Yahoo Answers is shutting down on May 4th, 2021 (Eastern Time) and beginning April 20th, 2021 (Eastern Time) the Yahoo Answers website will be in read-only mode. There will be no changes to other Yahoo properties or services, or your Yahoo account. You can find more information about the Yahoo Answers shutdown and how to download your data on this help page.

What is a "return-type fuel system" and "returnless fuel system"?

I am setting up a turbo-charger system for my Lancer Evo 6 and wondering if it has a "return-type fuel system" or a "returnless fuel system"? And fuel management system for the application.

Update:

And which system is better?

7 Answers

Relevance
  • 1 decade ago
    Favorite Answer

    You're probably familiar with "return-type" fuel injection systems, but have you worked on a "returnless" system?

    Returnless systems are found on many late model cars and trucks. The first ones appeared back in 1993 on certain Chrysler V6 and V8 truck engines. By 1998, all Chrysler cars and light trucks had them. In 1996, Toyota introduced its first returnless system, followed by General Motors and Ford in 1999. Honda went "returnless" in 2001, and today you'll find returnless fuel injection systems on almost all new vehicles.

    In the older return-type systems, the fuel pump delivers more fuel to the engine than it actually needs. The excess fuel is then routed back to the fuel tank through a pressure regulator and return line. But in a returnless system, there is no pressure regulator on the fuel supply rail and no return line back to the tank. The regulator is mounted in the fuel tank and is usually part of the fuel pump module.

    A returnless fuel injection system, by comparison, manages fuel pressure a little differently. Instead of using a spring-loaded vacuum diaphragm in the regulator to change fuel delivery when throttle opening and intake vacuum change, the regulator in a returnless system operates at a constant pressure. The older return-type systems need to vary fuel pressure to maintain the same pressure differential across the injectors when intake vacuum drops. When vacuum drops, the regulator increases pressure to compensate.
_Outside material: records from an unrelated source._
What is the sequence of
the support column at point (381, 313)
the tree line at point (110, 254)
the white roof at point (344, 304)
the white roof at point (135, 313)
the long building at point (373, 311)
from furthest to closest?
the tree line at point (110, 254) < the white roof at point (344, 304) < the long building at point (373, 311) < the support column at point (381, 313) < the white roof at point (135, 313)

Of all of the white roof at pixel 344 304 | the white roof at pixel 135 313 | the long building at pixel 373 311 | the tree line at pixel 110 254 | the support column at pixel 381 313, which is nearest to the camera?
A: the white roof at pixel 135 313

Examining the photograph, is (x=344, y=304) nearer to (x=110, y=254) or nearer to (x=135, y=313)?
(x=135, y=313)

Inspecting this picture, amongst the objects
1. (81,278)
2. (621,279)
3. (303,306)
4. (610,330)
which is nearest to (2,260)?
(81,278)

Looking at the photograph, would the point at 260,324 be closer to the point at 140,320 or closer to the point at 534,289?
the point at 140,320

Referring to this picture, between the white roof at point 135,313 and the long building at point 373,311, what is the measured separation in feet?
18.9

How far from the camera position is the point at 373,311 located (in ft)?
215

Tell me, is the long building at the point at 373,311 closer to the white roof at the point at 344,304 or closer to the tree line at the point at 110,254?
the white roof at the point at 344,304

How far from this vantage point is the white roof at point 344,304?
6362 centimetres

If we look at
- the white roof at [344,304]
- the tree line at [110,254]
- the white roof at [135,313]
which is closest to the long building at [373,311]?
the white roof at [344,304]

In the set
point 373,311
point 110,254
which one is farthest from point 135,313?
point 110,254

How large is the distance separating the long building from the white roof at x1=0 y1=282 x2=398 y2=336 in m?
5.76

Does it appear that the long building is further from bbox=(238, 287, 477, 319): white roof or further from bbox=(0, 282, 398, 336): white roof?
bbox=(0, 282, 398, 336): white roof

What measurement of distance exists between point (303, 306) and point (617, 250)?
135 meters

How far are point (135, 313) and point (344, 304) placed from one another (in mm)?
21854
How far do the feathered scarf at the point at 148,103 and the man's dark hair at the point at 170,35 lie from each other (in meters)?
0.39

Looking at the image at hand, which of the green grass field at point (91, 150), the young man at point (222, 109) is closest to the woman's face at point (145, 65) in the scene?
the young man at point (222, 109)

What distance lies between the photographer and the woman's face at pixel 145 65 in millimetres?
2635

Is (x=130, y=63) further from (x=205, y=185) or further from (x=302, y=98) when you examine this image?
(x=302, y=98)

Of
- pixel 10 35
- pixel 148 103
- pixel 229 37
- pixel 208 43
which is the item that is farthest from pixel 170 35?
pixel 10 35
But in a returnless system, this isn't necessary because the line pressure is always the same.

    So how does the system compensate for changes in engine load and vacuum? A returnless system uses the Powertrain Control Module (PCM) to regulate fuel delivery. A fuel pressure sensor mounted on the supply rail allows the PCM to monitor fuel pressure. When pressure in the supply rail drops as engine load or speed increase, the PCM compensates by increasing injector duration (on time) and/or the operating speed of the fuel pump.

    Some systems (Ford, for example), vary the fuel pump's output by changing the voltage supply to the fuel pump module. When more fuel is needed, pump speed is increased by increasing the pulse-width (on-time) of the pump's voltage signal (pulse-width modulation).

  • karle
    Lv 4
    4 years ago

    Returnless Fuel System

  • Anonymous
    5 years ago

    Fuel Return Line

  • 6 years ago

    This Site Might Help You.

    RE:

    What is a "return-type fuel system" and "returnless fuel system"?

    I am setting up a turbo-charger system for my Lancer Evo 6 and wondering if it has a "return-type fuel system" or a "returnless fuel system"? And fuel management system for the application.

    Source(s): quot return type fuel system quot quot returnless fuel system quot: https://bitly.im/cIYfx
  • How do you think about the answers? You can sign in to vote the answer.
  • Eric F
    Lv 6
    1 decade ago

    a return type fuel system has a line going from the fuel rail after the fuel regulator to dump excess gas back into the tank. the returnless simply keeps the excess gas in the line until it gets injected.

  • Anonymous
    5 years ago

    For the best answers, search on this site https://shorturl.im/avyKf

    You ought to be open to getting an education as you have no clue what you are talking about. This is the gist of the other answers.

  • 1 decade ago

    beats me ask dealer or dealer of parts

Still have questions? Get your answers by asking now.